Barry McClements

Personal information
- Nationality: Irish
- Born: 6 December 2001 (age 24) Dundonald, County Down, Northern Ireland
- Home town: Ards
- Height: 179 cm (5 ft 10 in)
- Weight: 69 kg (152 lb)

Sport
- Country: Ireland / Northern Ireland (Commenwealth Games)
- Sport: Para swimming
- Disability class: S9, SB8, SM9 S10
- Events: backstroke, butterfly, freestyle, individual medley
- Club: Ards Swimming Club
- Coached by: Davy Johnston

Medal record
Representing Ireland
European Championships
| Bronze medal – third place | 2024 Funchal | 100 m butterfly S9 |
Representing Northern Ireland
Commonwealth Games
| Silver medal – second place | 2026 Glasgow | 100 m backstroke S9 |
| Bronze medal – third place | 2022 Birmingham | 100 m backstroke S9 |

= Barry McClements =

Swimmer from Northern Ireland

Barry McClements (born 6 December 2001) is a para swimmer from Ards, Northern Ireland.

==Early life==
McClements was born with fibular hemimelia, where part of the fibula is missing; his right leg was amputated above the knee at 10 months old, and he competes in the disability class S9, SB8, SM9.

==Career==
McClements represented Ireland at the 2020 Summer Paralympics, his best finish being seventh place in the 100 metre backstroke S9.

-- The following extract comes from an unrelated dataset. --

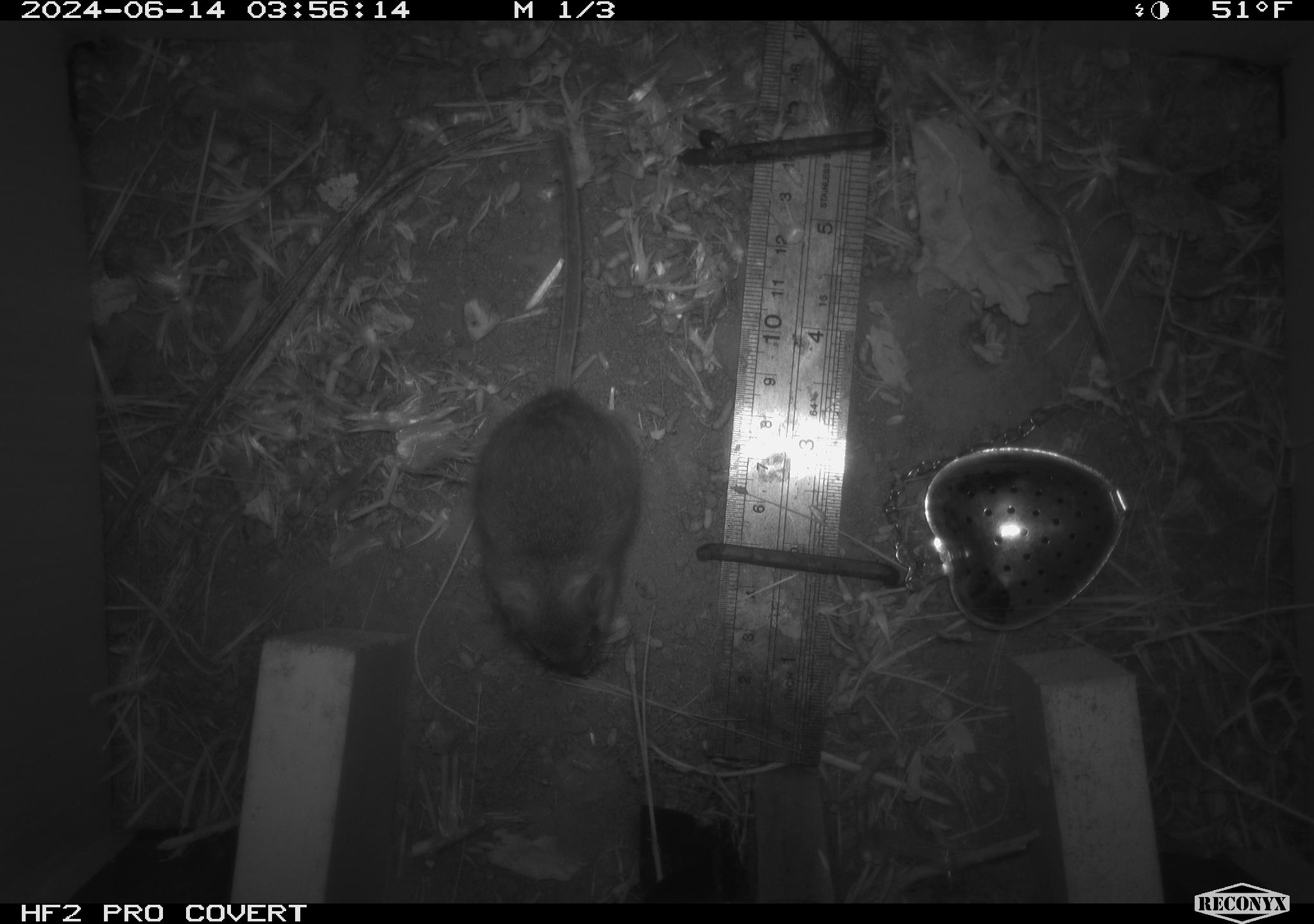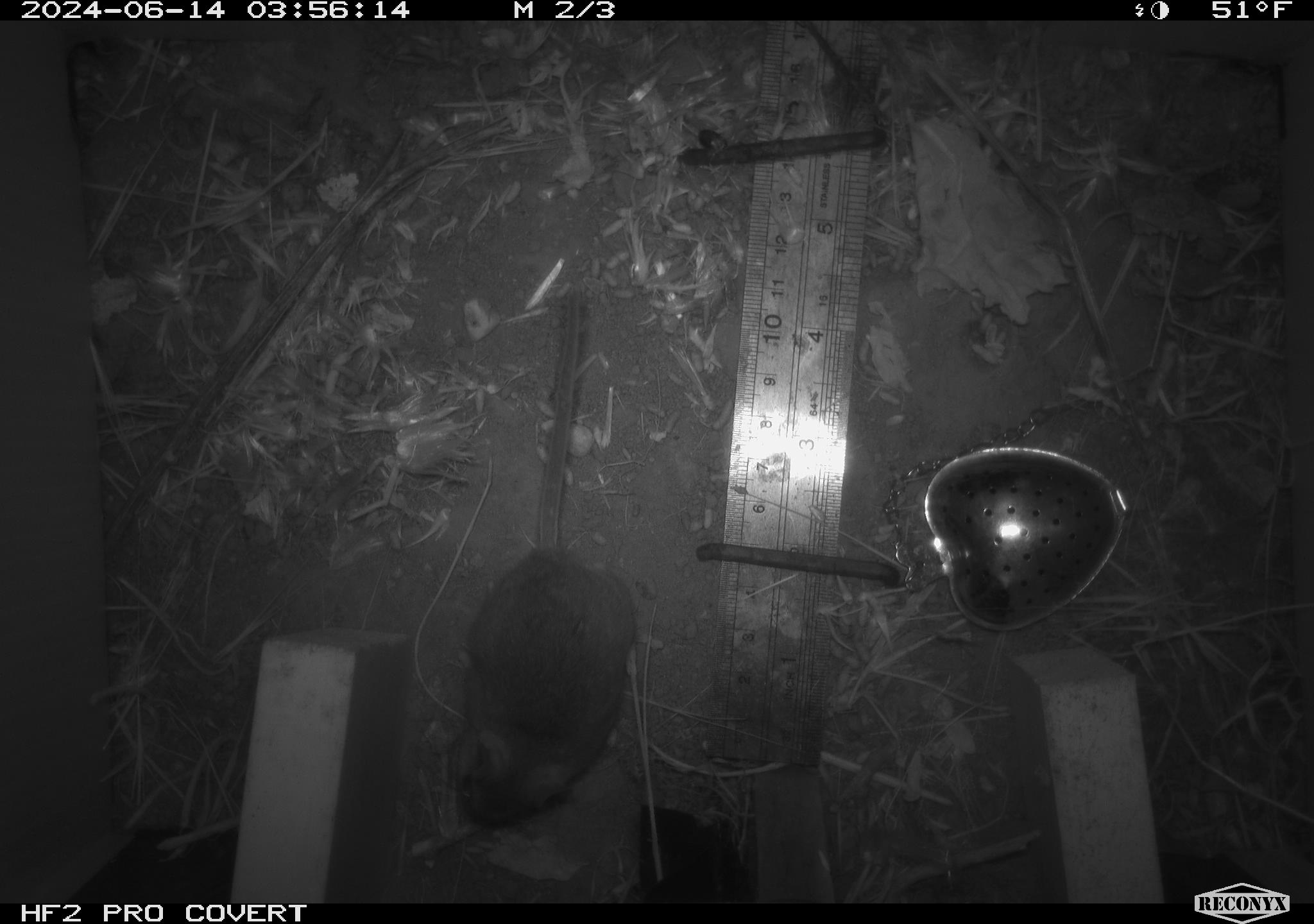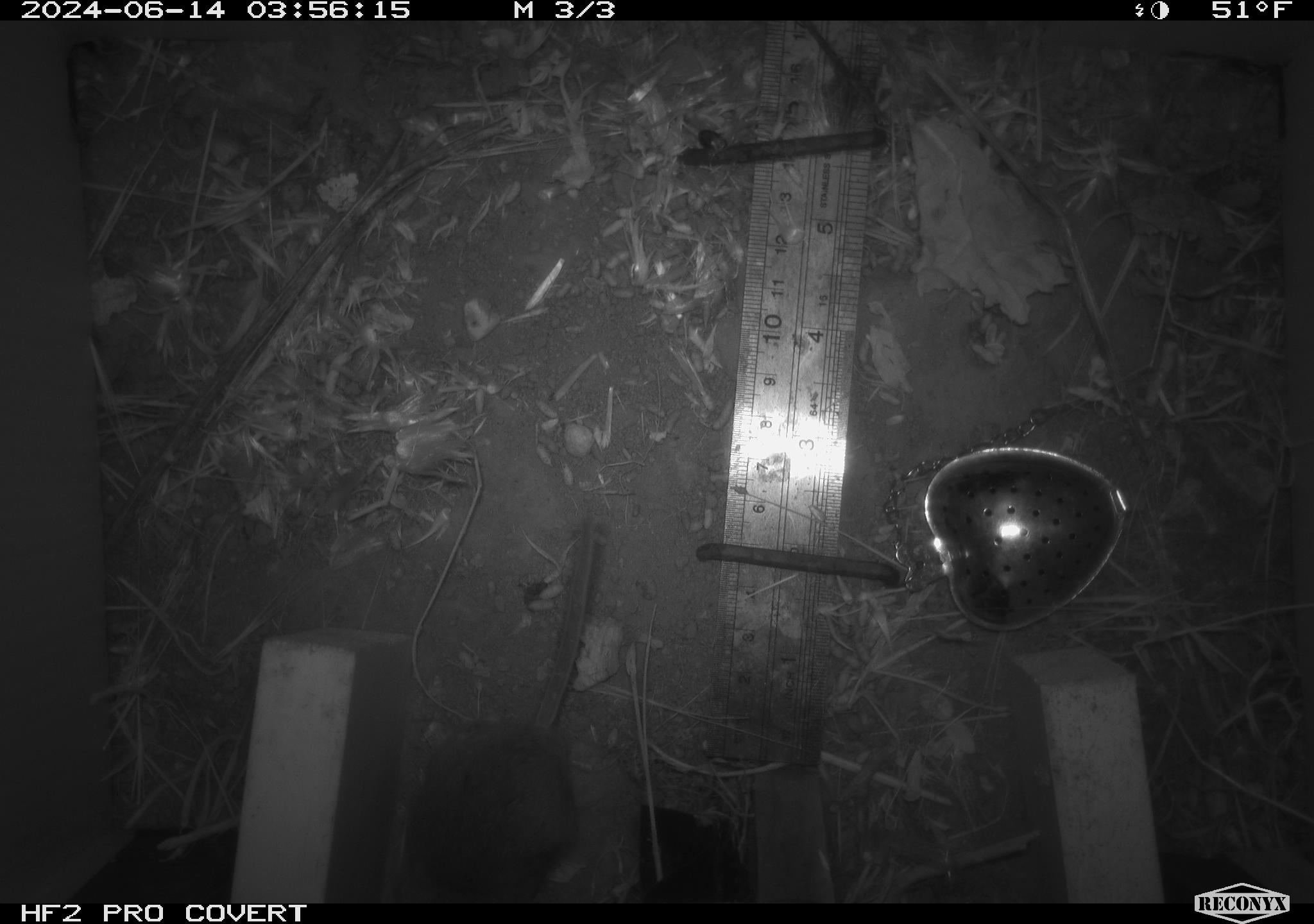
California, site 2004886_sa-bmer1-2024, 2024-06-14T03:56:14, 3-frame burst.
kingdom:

He won a bronze medal at the 2022 Commonwealth Games, at the 100 m backstroke S9 event, become the first Northern Irish medallist in swimming at the Commonwealth Games.

McClements won a bronze medal at the Para Swimming European Championships 2024 from lane 8 in the S9 100m Butterfly.

McClements won Silver finishing second behind Timothy Hodge of Australia in the 100m Backstroke S9 at the 2026 Commonwealth Games in Glasgow.